Safavian, 38, quit his White House post on Sept. 16 and was arrested three days later in connection with a land deal involving Jack Abramoff, a lobbyist under indictment who continues to be investigated by a Justice Department task force. Safavian's procurement experience consisted of a 20-month stint as chief of staff of the General Services Administration, which maintains federal property and buys supplies.
The last Clinton-era appointee to the Office of Federal Procurement Policy, Deidre Lee, was previously top procurement official at the National Aeronautics and Space Administration, and had two decades of experience in the field.
Replacing a Veteran
Myers, 36, the niece of General Richard Myers, the retiring chairman of the Joint Chiefs of Staff, is married to the chief of staff of Homeland Security Secretary Michael Chertoff, to whom she would report, the Washington Post reported. She would replace acting agency head John Clark, a 25-year veteran of the field.
Myers has served as assistant commerce secretary and chief of staff to an assistant attorney general at the Justice Department, among other positions. From 1999 to 2001, she was a federal prosecutor in New York.
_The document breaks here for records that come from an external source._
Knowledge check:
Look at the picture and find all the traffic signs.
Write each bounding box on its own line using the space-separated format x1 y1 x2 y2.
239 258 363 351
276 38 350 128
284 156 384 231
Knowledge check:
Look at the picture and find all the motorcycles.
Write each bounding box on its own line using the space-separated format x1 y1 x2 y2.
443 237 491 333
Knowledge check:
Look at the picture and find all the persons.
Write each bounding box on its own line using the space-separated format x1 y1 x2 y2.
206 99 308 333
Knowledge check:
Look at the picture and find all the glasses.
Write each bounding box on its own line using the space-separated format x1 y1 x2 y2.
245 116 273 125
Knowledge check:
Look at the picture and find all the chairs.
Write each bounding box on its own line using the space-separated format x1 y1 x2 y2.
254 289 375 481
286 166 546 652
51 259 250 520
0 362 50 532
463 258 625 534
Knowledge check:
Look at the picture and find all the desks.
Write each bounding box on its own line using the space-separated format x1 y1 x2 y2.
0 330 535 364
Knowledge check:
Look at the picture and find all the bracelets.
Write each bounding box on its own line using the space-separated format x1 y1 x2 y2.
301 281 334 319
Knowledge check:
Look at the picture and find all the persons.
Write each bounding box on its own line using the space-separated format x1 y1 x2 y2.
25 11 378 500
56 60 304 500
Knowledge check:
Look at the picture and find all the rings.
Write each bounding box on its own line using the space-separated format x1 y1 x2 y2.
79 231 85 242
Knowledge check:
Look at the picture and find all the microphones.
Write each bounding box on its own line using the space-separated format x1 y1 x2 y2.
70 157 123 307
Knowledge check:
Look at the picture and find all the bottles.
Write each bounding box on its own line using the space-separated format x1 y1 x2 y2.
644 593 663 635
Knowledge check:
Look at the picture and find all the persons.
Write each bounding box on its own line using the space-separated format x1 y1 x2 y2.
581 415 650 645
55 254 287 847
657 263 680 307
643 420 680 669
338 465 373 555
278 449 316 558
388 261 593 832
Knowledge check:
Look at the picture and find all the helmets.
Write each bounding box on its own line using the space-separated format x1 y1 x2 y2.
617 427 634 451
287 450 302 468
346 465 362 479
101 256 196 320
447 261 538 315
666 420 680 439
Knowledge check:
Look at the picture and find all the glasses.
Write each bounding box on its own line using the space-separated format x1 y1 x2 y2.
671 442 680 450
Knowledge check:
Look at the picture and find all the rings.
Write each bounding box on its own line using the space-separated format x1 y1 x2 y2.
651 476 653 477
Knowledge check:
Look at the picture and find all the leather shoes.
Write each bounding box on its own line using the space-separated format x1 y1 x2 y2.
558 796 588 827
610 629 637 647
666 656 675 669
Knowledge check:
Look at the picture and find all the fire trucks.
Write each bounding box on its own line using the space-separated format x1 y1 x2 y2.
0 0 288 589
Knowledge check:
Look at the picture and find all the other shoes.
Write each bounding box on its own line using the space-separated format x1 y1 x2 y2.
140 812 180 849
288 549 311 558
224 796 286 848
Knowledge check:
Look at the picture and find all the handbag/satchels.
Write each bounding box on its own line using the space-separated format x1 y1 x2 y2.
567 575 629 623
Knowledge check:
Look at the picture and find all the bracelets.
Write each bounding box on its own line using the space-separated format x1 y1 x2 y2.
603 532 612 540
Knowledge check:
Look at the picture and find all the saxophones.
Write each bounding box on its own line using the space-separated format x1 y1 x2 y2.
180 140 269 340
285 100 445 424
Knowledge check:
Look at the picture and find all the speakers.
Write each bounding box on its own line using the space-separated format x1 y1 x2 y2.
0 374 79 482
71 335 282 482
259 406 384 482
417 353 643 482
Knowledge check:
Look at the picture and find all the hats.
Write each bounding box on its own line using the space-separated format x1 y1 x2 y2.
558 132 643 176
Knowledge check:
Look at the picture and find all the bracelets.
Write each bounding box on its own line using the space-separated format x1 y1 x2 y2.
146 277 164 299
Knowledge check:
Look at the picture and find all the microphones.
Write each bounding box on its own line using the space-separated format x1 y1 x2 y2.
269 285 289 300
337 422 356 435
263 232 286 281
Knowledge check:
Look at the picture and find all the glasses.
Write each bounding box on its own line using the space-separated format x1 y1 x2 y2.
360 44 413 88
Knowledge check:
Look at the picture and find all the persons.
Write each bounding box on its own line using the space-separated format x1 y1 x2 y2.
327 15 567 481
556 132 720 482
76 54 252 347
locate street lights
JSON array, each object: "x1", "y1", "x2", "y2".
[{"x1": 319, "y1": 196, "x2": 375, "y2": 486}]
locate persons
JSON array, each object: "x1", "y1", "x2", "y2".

In an interview with CBS News, Chertoff said Myers was a "superbly qualified former prosecutor."
The White House doesn't plan to review the way it fills jobs, said Clay Johnson III, who oversaw presidential appointments when Brown, who then held FEMA's No. 2 job, was named director in 2003.
"The appointments work done by this president is as fine as has ever been done," said Johnson, who was Bush's roommate at Yale University in New Haven, Connecticut, and is now deputy director of the White House Office of Management and Budget. "And I believe that Mike Brown was properly selected to be the head of FEMA. He had served really well as the general counsel of FEMA. He served unbelievably well for two years as the head of FEMA."
Johnson, who hired Safavian, said he was the "most qualified person" he interviewed for the procurement job.
US Comptroller General David Walker, who heads the Government Accountability Office, Congress's investigative arm, said "there needs to be more emphasis on the qualifications of individuals that have key positions."
A 2003 commission led by former Federal Reserve Chairman Paul Volcker recommended the president cut the number of jobs available in the Plum Book, which was first published in 1952 to help people find "plum" jobs in the incoming administration of President Dwight Eisenhower.
"Talented and experienced senior career managers find themselves forced further and further away from the centers of decision-making," the commission, a project of the Washington- based Brookings Institution, wrote in its report.
That's because the Bush administration increasingly tends to "drill down into government," making ever-lower-ranking officials political appointees, said Paul Light, a commission adviser and professor of organizational studies at New York University.
That layering "slows information coming up from the bottom, creates vacancies in the chain of command at key points in time and, contrary to their hopes, actually weakens the president's control of government," Light said.
Max Stier, president of the Partnership for Public Service, a Washington-based group that seeks to bring talented people into government, commended Bush for working to build a government-wide evaluation system for senior executives.
Still, Stier said, "The political positions are infiltrating deep into the system." Carol Bonosaro, president of the Senior Executives Association, a professional group that represents top government executives, calls it "political creep."
The universe of federal political appointees goes beyond Cabinet secretaries and their deputies and principal assistants. Lower-level "Schedule C" and other appointed jobs pay at the civil service scale and don't need to be confirmed by the Senate. Their numbers grew 24 percent from 2000 to 2004 and are included in the Plum Book, which is formally known as "United States Government Policy and Supporting Positions."
"We could do twice as good a job with half as many appointees," Light said.